### [TEXTO DE LEITURA]
AGENDA CULTURAL

9.8.11

Revista da Cultura entrevista a psicanalista Lidia Rosenberg Aratangy




Palavras, palavras e mais palavras. A vida da psicanalista Lidia Rosenberg Aratangy gira em torno de palavras, como ela mesma define. Em seu consultório, nos livros que escreveu – já são mais de 20 –, e em sua paixão pela leitura, devora de dois a três livros por semana. “Para espairecer, faço bordados e crochê, que são atividades em que não preciso usar palavras”, revela, mostrando as gavetas com as linhas, cuidadosamente separadas por tons. O gosto pela leitura é hereditário. Lidia cresceu em um “precioso caldo de cultura”. A casa de seus pais era frequentada por intelectuais como Procópio Ferreira, Pedro Bloch e o casal Júlio Gouveia e Tatiana Belinky.

Além de ter herdado o amor pela leitura dos pais, Lidia teve a sorte de ganhar seu primeiro livro das mãos de ninguém menos que Monteiro Lobato. Isso mesmo, ela conta que no primeiro dia de férias do ano em que aprendeu a ler, seus pais decidiram dar início a um ritual: ir a uma livraria escolher um livro. E o début deste ritual foi inesquecível! Lá estava Lidia percorrendo as prateleiras de publicações infantis, folheando uma e outra, quando repara, de longe, um cidadão de bigode ralo e sobrancelhas cerradas a observando. De repente, ele se aproxima e pergunta o que ela procura. “Ele pega um exemplar na prateleira e me diz que deveria conhecer aquele, porque o livro falava de mim. Peguei, folheei, achei interessante, mas queria exercer meu direito de escolha. Agradeci e continuei a pesquisa”, relata Lidia. No fim, ela resolveu aceitar a indicação. Quando chegou ao caixa para pagar, a surpresa: o livro Reinações de Narizinho tinha sido deixado de presente pelo tal senhor. E com uma dedicatória: “A minha Narizinho de tranças (e eu não sabia que você usava tranças...), como muito amor, Monteiro Lobato”. Esta história não termina aí. Tempos depois, Lidia estreou como atriz, sendo a primeira Narizinho da televisão brasileira na série Sítio do Pica Pau Amarelo. Tudo isso Lidia Aratangy contou durante uma conversa sobre seu mais recente livro, Para entender adolescentes na era digital, na casa onde mora há 40 anos, em São Paulo.

### [ENUNCIADO DA TAREFA]
Copie do texto sobre Lidia Aratangy o trecho que vai de "Revista da Cultura" até "e Tatiana Belinky.". As linhas são um material à parte, sem ligação com o texto.

### [DADOS MOSTRADOS]
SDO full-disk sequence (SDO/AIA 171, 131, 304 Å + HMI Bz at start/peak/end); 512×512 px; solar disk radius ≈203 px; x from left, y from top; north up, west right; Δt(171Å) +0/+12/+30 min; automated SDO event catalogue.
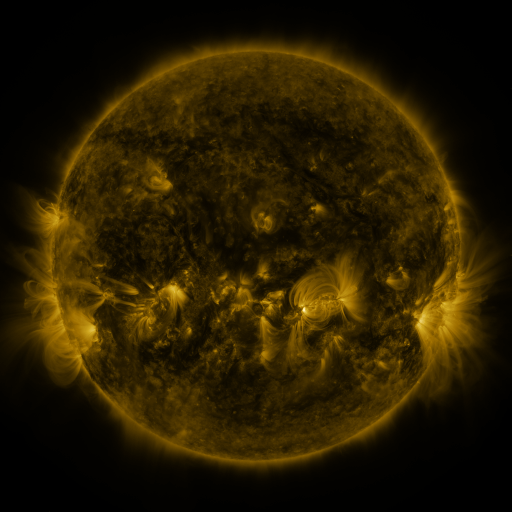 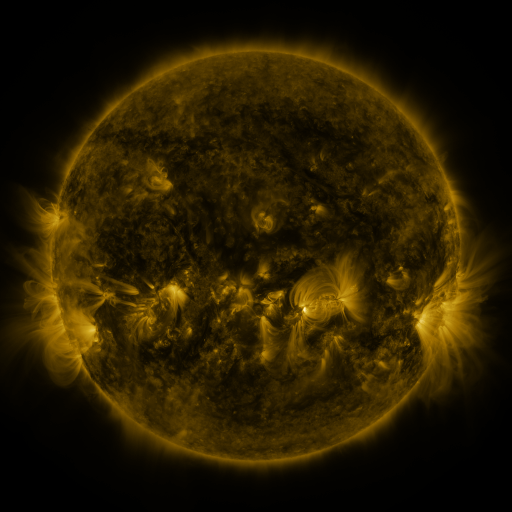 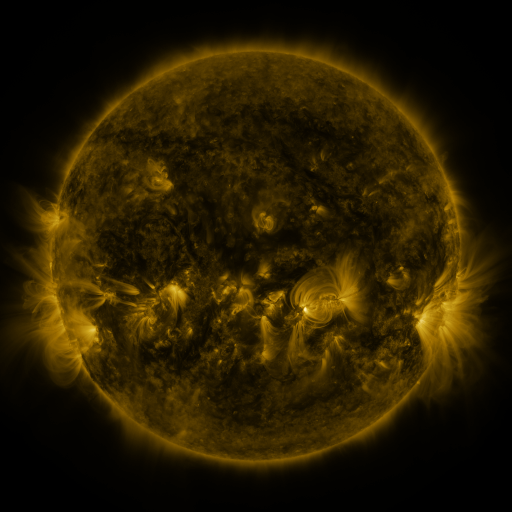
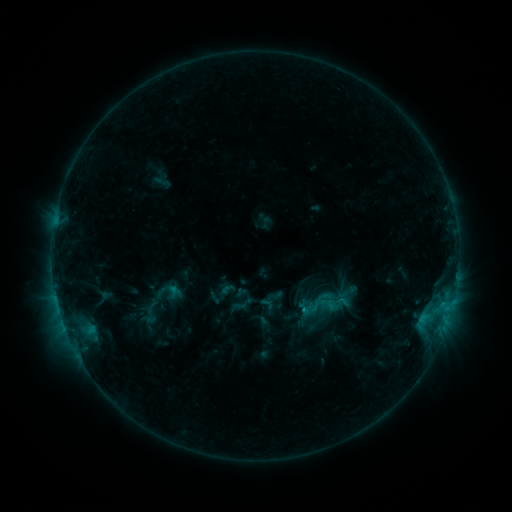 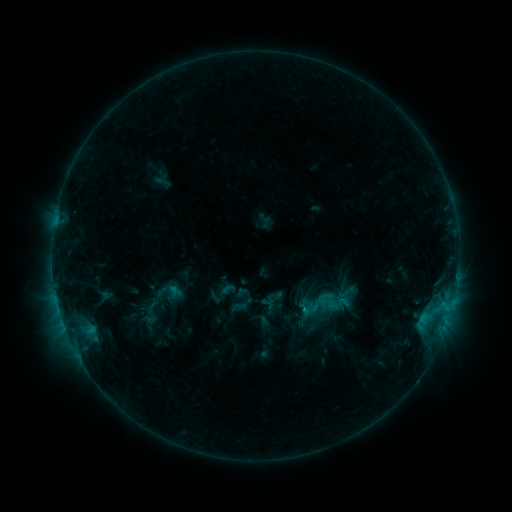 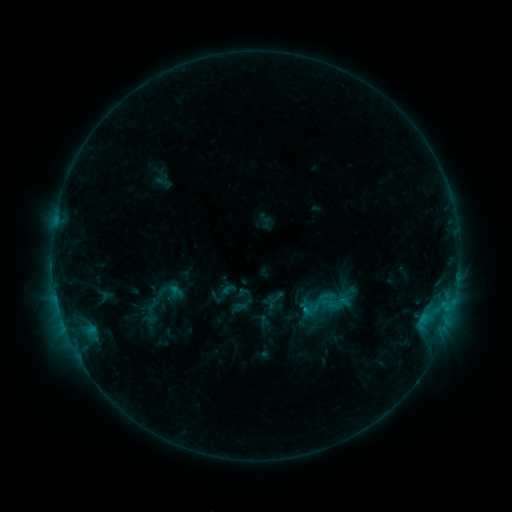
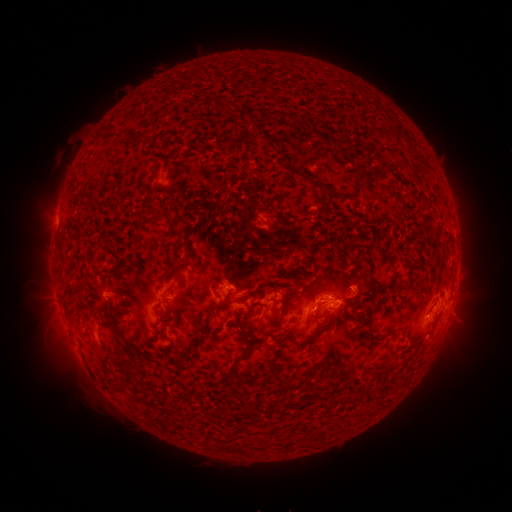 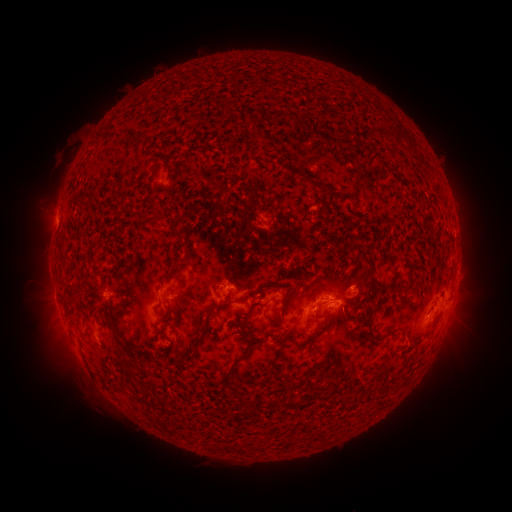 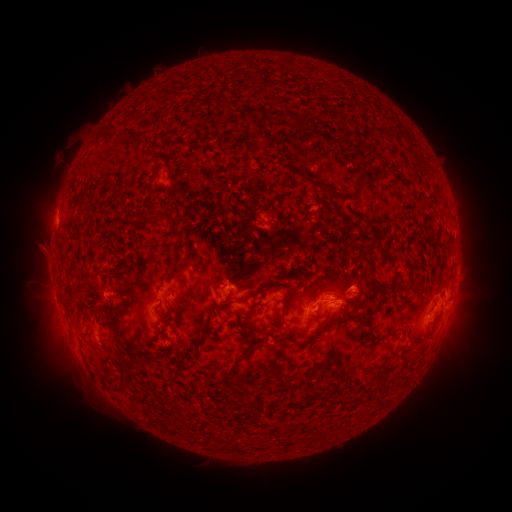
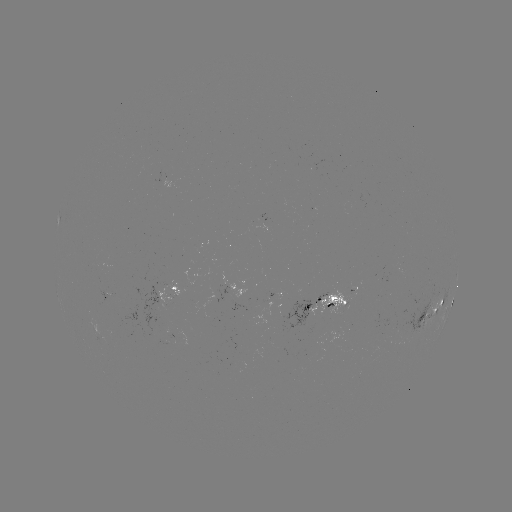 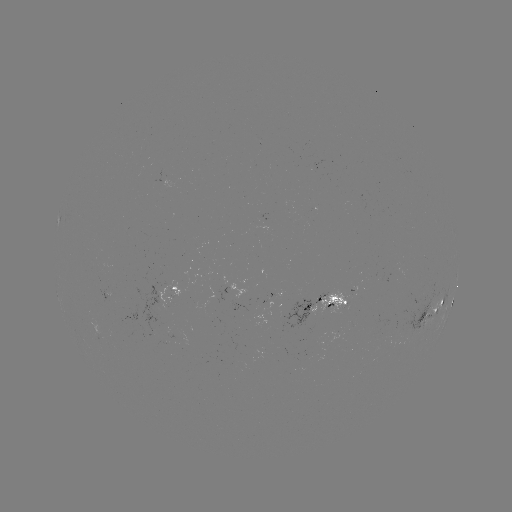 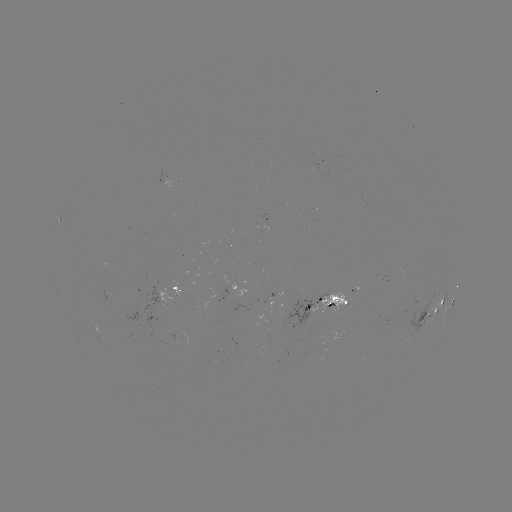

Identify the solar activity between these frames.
no catalogued flare and no flagged EUV brightening in this window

### [RESULTADO DA TAREFA]
Revista da Cultura entrevista a psicanalista Lidia Rosenberg Aratangy




Palavras, palavras e mais palavras. A vida da psicanalista Lidia Rosenberg Aratangy gira em torno de palavras, como ela mesma define. Em seu consultório, nos livros que escreveu – já são mais de 20 –, e em sua paixão pela leitura, devora de dois a três livros por semana. “Para espairecer, faço bordados e crochê, que são atividades em que não preciso usar palavras”, revela, mostrando as gavetas com as linhas, cuidadosamente separadas por tons. O gosto pela leitura é hereditário. Lidia cresceu em um “precioso caldo de cultura”. A casa de seus pais era frequentada por intelectuais como Procópio Ferreira, Pedro Bloch e o casal Júlio Gouveia e Tatiana Belinky.